**Try it:**
Pick up the article on astrocytes and the body's internal clock after its last sentence, and carry it forward in the same reporting style.

══ Extract to read

Astrocytes’ effect on internal clock discovered
25 Apr 2017 by Evoluted New Media
Astrocytes, the star shaped cells that surround neurons, have been found to influence the body’s internal clock more than previously thought.
Astrocytes, the star shaped cells that surround neurons, have been found to influence the body’s internal clock more than previously thought.
The regulation of the circadian rhythm, which lasts approximately 24 hours, was believed to be controlled by the suprachiasmatic nucleus (SCN) – a tiny region situated in the hypothalamus. Now researchers at Washington University in the US have proven that astrocytes (also known as astroglia) help influence the SCN.
Professor Erik Herzog, a neuroscientist at the university, said: “Asked to define the body's master clock, biologists would say it is two small spheres – the SCN – in the brain that consist of 20,000 neurons. They likely wouldn't even mention the 6,000 astroglia mixed in with the neurons.”
Scientists had previously discovered that almost all cells in the human body keep time, with stem cells one of a few notable exceptions. Herzog’s lab created a method to independently control astrocytes in the SCN to enable further understanding of how they work.
Herzog coupled a bioluminescent protein to a biological clock gene – a feedback loop in which the accumulating protein halts its own production upon reaching a certain level. Astrocytes were then isolated, placed in a glass dish and observed brightening and dimming rhythmically, showing that they were keeping time. The next challenge was observing the astrocytes in SCN samples and living animals.
A collaborator involved in the study created a gene that switched on a firefly luciferase gene whenever a clock gene was being expressed in a cell of interest. Matt Tso, one of Herzog’s graduate students, created a method to introduce this into viruses, so they could be used as vectors. Following on from this, researchers were able to view SCN slices expressing this clock gene in the same rhythmic pattern, proving astrocytes carry out the same function they did when isolated in vitro.

════
══ Supplied entries

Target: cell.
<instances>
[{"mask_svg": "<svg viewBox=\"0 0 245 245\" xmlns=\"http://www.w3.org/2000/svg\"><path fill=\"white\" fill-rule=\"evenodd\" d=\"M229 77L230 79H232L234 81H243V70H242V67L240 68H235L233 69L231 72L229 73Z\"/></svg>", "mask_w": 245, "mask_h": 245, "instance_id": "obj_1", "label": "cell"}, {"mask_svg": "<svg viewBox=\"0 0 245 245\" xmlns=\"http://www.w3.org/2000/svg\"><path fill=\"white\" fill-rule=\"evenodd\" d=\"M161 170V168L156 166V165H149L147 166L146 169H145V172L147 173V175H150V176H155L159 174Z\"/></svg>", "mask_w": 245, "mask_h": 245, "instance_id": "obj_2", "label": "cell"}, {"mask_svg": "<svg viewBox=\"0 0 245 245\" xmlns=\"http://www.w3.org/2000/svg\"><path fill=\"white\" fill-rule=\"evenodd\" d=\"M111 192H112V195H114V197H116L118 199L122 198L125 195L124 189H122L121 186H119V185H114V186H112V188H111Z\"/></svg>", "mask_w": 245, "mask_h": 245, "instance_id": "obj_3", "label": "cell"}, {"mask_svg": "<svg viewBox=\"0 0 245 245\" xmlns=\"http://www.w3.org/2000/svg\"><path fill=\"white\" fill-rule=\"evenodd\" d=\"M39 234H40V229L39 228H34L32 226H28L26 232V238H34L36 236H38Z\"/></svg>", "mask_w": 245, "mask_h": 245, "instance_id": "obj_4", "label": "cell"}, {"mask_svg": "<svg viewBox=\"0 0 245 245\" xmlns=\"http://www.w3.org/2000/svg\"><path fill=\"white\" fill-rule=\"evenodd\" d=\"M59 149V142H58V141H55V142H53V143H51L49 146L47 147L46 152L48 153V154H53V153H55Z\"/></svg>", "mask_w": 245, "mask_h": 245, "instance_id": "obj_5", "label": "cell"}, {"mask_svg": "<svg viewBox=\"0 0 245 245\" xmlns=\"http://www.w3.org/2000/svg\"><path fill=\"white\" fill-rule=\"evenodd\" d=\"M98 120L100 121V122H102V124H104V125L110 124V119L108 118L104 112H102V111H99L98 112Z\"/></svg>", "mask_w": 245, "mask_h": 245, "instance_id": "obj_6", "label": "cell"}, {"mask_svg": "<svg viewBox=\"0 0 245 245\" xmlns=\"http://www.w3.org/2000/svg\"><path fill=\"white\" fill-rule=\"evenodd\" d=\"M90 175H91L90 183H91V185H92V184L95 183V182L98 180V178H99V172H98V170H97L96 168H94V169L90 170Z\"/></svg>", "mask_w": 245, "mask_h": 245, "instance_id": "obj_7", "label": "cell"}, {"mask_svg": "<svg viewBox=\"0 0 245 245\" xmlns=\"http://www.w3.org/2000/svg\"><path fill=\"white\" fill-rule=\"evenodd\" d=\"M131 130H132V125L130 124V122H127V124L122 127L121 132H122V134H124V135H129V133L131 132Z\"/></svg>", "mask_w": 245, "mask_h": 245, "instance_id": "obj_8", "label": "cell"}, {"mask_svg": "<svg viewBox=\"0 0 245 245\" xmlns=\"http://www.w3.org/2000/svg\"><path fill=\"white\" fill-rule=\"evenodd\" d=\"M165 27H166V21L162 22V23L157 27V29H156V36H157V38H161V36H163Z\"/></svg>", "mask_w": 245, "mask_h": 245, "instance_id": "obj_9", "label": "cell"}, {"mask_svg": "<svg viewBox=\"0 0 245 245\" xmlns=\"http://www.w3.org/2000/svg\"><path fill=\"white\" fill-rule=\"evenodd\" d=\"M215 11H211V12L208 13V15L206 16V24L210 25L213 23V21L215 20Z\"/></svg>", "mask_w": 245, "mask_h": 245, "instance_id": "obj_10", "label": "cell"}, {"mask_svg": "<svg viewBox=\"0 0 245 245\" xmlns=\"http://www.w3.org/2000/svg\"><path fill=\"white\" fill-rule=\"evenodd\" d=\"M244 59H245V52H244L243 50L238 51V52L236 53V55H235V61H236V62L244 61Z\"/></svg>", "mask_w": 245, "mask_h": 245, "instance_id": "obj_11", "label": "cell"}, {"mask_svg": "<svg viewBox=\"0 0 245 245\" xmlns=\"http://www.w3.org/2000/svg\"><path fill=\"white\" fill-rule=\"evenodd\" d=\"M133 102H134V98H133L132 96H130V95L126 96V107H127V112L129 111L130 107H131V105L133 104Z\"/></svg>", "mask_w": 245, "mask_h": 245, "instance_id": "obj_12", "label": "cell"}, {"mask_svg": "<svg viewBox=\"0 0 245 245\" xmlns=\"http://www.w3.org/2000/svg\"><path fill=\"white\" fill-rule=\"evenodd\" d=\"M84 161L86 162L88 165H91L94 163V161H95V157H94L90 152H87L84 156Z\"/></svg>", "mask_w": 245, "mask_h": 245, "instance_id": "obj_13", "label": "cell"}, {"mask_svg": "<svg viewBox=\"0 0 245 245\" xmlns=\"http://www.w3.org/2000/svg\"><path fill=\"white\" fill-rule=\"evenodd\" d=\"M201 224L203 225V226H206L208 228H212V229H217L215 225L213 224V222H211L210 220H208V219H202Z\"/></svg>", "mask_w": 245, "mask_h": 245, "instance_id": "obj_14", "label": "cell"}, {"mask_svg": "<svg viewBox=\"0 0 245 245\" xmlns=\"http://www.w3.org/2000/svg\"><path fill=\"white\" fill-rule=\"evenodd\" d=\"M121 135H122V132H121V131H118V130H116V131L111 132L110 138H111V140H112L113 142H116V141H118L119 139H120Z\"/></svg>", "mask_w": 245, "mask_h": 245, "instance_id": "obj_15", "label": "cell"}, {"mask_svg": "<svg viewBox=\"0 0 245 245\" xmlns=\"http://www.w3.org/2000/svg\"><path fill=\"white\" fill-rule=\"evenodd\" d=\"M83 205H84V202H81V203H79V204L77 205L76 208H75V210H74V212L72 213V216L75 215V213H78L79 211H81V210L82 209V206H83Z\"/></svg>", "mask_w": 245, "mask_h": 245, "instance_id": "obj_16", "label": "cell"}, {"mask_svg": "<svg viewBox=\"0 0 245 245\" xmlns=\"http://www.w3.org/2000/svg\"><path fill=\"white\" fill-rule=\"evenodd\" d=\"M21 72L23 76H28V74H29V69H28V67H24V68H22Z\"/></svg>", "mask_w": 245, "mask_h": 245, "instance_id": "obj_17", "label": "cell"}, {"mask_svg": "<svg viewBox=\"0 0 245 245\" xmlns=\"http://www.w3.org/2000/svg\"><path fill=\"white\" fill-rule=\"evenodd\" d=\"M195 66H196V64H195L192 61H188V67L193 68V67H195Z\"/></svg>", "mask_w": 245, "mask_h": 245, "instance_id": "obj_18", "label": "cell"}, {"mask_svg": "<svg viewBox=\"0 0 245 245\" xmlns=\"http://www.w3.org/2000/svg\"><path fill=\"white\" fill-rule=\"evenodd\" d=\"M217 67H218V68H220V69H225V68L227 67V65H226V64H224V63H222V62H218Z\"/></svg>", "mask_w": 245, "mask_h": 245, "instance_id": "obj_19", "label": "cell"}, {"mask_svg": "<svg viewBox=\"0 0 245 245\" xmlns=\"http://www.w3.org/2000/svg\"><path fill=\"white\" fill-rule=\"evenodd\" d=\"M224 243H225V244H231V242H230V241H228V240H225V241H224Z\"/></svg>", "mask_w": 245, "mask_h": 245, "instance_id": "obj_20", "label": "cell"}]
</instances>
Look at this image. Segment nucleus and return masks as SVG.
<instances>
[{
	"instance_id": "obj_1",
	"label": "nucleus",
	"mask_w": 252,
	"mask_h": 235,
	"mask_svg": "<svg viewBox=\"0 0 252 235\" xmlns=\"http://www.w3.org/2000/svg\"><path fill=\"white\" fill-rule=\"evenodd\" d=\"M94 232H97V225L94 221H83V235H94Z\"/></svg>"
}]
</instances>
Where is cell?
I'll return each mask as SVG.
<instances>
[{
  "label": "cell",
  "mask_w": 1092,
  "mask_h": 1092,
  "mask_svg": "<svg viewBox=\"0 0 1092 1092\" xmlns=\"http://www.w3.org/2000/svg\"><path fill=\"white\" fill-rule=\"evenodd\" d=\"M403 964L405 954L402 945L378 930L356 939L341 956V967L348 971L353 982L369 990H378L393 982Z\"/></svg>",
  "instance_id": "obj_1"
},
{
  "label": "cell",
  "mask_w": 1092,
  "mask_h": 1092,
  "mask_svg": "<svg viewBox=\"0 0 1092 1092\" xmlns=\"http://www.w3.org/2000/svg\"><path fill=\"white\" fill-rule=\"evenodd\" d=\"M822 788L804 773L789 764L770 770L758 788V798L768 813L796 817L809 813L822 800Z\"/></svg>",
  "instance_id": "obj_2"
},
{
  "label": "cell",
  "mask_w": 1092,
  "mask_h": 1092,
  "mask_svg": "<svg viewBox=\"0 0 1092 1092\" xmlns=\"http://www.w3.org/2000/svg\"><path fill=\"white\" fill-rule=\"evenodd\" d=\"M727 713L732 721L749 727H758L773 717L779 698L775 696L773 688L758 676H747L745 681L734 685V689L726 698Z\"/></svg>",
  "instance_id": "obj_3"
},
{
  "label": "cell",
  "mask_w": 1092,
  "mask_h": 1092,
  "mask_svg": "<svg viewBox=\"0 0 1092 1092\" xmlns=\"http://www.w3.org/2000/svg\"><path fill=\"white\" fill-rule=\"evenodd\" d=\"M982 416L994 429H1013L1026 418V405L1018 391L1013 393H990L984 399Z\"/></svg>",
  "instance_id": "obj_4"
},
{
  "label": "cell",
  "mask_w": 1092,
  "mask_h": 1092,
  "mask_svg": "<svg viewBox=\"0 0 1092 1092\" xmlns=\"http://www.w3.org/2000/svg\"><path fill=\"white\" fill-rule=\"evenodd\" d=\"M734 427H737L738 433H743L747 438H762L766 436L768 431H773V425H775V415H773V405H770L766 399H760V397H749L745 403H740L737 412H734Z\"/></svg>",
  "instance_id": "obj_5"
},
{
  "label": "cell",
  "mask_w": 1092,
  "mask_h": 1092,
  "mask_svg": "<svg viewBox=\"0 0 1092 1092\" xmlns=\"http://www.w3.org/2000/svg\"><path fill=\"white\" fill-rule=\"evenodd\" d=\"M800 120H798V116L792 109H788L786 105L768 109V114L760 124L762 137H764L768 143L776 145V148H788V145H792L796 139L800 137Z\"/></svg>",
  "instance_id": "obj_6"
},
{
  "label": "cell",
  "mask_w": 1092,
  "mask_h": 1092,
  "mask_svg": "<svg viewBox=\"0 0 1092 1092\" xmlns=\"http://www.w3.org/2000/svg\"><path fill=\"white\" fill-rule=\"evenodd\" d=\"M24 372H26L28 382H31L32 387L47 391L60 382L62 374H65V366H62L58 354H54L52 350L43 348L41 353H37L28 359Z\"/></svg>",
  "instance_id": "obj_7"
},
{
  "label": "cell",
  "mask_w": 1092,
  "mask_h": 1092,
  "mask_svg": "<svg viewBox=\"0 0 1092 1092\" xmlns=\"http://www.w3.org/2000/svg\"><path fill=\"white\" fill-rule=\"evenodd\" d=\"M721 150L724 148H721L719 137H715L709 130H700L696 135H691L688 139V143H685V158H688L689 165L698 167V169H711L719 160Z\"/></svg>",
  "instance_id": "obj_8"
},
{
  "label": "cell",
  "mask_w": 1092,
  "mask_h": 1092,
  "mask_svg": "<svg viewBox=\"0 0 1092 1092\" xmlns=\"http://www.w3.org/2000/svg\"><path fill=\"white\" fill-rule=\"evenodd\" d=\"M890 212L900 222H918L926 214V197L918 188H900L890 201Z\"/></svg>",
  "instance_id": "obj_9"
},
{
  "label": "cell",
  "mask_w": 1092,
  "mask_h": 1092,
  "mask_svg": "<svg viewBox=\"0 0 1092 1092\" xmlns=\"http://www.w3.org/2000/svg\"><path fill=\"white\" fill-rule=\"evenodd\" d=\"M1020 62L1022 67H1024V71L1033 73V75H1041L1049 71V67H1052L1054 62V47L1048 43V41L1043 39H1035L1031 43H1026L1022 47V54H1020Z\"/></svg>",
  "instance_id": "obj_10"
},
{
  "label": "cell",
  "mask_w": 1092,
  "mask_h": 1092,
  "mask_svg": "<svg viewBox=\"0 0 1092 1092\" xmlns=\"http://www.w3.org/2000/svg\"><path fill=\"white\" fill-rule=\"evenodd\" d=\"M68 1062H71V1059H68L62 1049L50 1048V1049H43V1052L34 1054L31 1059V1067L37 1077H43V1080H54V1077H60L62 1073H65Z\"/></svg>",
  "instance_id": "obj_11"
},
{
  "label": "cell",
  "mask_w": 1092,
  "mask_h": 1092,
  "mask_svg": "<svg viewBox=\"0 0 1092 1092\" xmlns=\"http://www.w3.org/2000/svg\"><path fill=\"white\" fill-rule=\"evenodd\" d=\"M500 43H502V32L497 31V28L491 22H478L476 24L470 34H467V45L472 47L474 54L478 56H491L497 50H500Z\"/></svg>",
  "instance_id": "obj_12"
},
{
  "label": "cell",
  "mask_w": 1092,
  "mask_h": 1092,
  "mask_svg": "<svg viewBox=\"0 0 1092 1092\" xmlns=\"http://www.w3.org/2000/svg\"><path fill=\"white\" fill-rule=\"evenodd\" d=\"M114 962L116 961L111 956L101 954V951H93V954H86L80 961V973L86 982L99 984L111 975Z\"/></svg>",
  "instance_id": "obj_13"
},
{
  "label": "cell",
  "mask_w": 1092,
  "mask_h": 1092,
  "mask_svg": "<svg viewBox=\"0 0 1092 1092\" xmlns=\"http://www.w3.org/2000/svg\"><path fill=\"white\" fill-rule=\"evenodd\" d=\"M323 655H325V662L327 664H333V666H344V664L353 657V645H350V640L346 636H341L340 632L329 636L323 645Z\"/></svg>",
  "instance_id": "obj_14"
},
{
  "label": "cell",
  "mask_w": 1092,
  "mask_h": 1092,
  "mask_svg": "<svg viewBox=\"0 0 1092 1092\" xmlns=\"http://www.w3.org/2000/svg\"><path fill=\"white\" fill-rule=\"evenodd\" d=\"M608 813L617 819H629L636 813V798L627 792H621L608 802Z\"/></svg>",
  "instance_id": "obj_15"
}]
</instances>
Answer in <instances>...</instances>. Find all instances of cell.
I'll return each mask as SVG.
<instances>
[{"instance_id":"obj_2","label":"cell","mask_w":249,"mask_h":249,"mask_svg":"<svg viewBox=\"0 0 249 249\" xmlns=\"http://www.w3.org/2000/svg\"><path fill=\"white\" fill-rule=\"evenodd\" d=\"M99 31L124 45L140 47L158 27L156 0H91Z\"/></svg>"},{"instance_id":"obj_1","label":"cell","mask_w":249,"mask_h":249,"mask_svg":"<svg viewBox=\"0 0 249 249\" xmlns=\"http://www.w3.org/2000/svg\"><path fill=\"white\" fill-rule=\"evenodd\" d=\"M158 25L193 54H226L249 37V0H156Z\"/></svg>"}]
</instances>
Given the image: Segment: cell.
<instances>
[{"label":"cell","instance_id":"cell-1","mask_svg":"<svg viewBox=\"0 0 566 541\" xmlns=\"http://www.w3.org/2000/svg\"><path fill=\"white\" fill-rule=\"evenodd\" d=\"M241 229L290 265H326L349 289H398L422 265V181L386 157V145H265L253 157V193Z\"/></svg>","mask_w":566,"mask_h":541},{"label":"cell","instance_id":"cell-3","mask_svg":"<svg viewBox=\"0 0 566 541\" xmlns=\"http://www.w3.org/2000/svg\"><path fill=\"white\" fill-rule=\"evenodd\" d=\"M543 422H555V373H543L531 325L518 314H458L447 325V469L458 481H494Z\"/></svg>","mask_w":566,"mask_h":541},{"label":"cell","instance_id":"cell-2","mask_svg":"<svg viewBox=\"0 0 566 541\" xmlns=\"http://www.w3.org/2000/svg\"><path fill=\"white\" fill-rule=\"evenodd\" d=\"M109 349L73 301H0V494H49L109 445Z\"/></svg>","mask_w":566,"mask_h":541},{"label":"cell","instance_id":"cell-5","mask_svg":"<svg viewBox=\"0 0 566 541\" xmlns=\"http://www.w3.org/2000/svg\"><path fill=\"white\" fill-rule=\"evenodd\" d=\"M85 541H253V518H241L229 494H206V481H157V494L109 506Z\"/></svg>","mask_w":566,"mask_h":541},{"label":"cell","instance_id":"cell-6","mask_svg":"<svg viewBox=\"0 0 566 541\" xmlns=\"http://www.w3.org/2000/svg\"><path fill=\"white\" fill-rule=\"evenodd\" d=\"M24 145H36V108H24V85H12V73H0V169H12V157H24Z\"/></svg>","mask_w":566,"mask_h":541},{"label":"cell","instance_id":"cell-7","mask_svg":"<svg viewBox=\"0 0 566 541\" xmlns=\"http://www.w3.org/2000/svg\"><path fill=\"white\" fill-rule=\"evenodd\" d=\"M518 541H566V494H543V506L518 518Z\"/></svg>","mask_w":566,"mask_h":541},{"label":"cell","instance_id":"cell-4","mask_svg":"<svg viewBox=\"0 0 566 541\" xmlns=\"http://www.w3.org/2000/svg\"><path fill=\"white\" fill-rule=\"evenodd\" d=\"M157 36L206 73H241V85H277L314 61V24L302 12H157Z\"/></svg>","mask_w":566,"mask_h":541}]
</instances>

════

**Task response:**
But the researchers were not finished – they used CRISPR-Cas9 technology to delete the clock gene in astrocytes in mice SCN and then observed what effect this would have. Mice run habitually, approximately every 23.7 hours, with deviations of no longer than 10 minutes from this schedule. Tso said: “When we deleted the gene in the astrocytes, we had good reason to predict the rhythm would remain unchanged. When people deleted this clock gene in neurons, the animals completely lost rhythm, which suggests that the neurons are necessary to sustain a daily rhythm.”
When the astrocyte clock was deleted, the SCN clock ran slower – with mice climbing into their wheels one hour later than usual daily. The researchers then began another experiment, a mouse with a mutation that made its internal clock run fast. They engineered the astrocytes to correct this but did not make the same change in neurons – so the neurons were still running fast even though the astrocytes were at a normal pace.
Mice with restored astrocyte clocks climbed into their wheels two hours later than mice with fast paced neurons and astrocytes. This surprised the researchers as the SCN was expected to follow the neurons that were running fast rather than the astrocytes.
Herzog and his team are planning further experiments and observing the connection between circadian rhythm and brain cancer, manic depression and other diseases. The research was published in Current Biology.